The good news is that much of this is laid out pretty quickly. The bad news is that means the film has an awful lot of time to investigate red herrings and false leads before finally giving us the answers that we theoretically crave. Speaking of distractions, Neeson is immediately tailed by a couple of goons, which gives us an excuse for gratuitous fighting and a chase scene or two. These are the kind of ruthless bad guys who will instantly slaughter anyone who gets in their way, unless your face is on the poster, in which case they will incapacitate you first and procrastinate the actual murdering until you can escape. Without going into details, if you stop and think about how the various villains in this picture are eventually dispatched, you realize that they are among the least competent group of bad-guys this side of a 1980s Saturday morning cartoon.

I could complain about the uselessness of Diane Kruger as the cab-driver who was involved in the initial accident and now helps Neeson track down answers, but man-on-the-run thrillers almost always have gratuitous female companions. At least she protests a bit more when Neeson's involvement in her life results in the murder of a fellow cab-driver. The only other interesting characters of note are Bruno Ganz as a former spy turned private eye and Frank Langella as well, that would be telling... but you can probably guess that Langella does not play the helpful policeman who shows up in the nick of time with flowers and a puppy. Ganz and Langella actually have an extended scene together, and it is easily the highlight of the film. Jones does her usual ice-queen shtick, while Liam Neeson struggles to appear vulnerable despite being Liam Neeson. Look, Neeson is about twenty feet tall, is still built like a small tank, and has a scowl that could break glass. The very things that made him so effective as a force of nature in Taken makes him less credible as an innocent man on the run from scary forces outside of his control.

Point being, the film doesn't so much slowly unravel the puzzle as kill time before it's all laid out for you. Even with a few token action scenes, much of the middle act of the picture flirts with boredom. But the picture kicks to life in the final half-hour or so, when all is revealed and Jaume Collet-Serra remembers that he's the guy who made Orphan. Once Langella finally enters the picture, Unknown begins to indulge in a bit of batty business, including ludicrous plot revelations and cheerfully silly moments of preposterous violence. But of course, once we find out what's really going on (assuming you're lucky enough to have avoided the thrill-spilling trailer), you'll sit there and count the ways that the film actually functioned according to the Idiot Plot. But if you can turn off said brain, there is a token bit of amusement in the finale, including the funniest bit of violence since the stockholders meeting in Splice.

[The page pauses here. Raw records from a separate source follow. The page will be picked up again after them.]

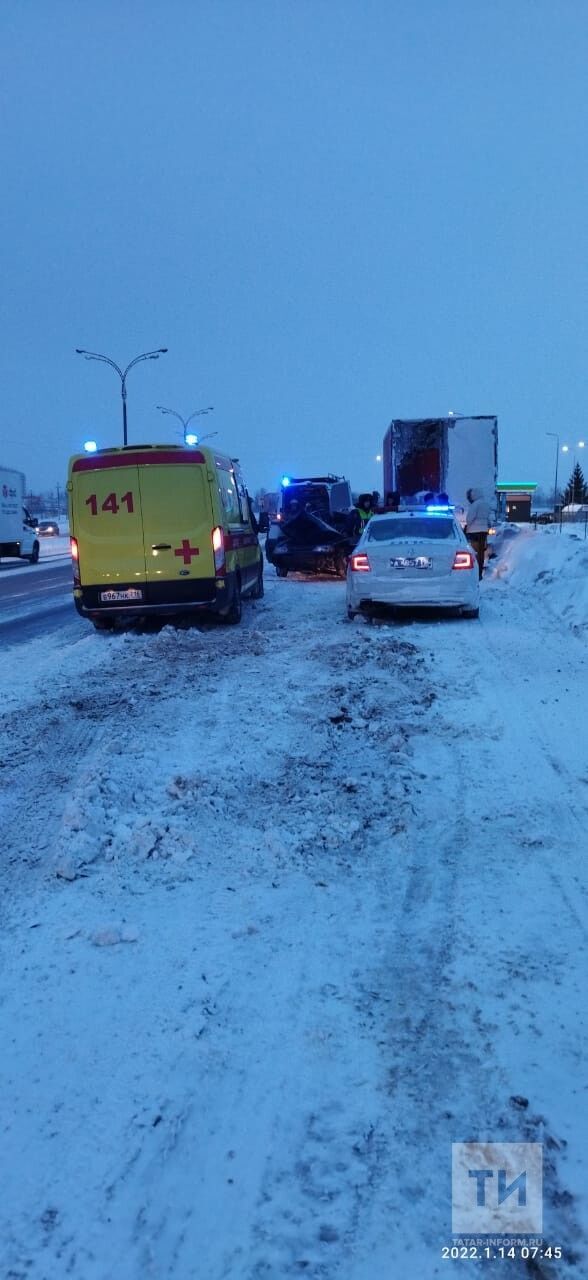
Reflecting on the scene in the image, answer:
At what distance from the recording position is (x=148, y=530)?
1051 cm

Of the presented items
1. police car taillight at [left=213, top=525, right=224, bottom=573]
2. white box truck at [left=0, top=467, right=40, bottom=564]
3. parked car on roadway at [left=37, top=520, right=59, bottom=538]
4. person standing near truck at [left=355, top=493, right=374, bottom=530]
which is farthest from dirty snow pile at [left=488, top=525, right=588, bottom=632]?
parked car on roadway at [left=37, top=520, right=59, bottom=538]

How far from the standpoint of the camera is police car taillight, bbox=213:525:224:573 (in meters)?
10.5

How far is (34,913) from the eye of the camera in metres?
3.63

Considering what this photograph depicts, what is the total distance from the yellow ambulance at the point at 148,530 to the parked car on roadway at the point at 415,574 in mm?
1798

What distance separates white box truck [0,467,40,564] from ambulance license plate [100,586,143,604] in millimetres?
22068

There is a difference between not taking a film seriously and being almost required to not become emotionally-invested in the narrative. Unknown blurs the line early and often, to its detriment. Still, the cast is game, and there are moments of notable suspense and objectively exciting action. Unknown is truly a Hitchcock film, but even Hitch made the occasional Marnie or I Confess. And he had to make The Man Who Knew Too Much twice to get it right.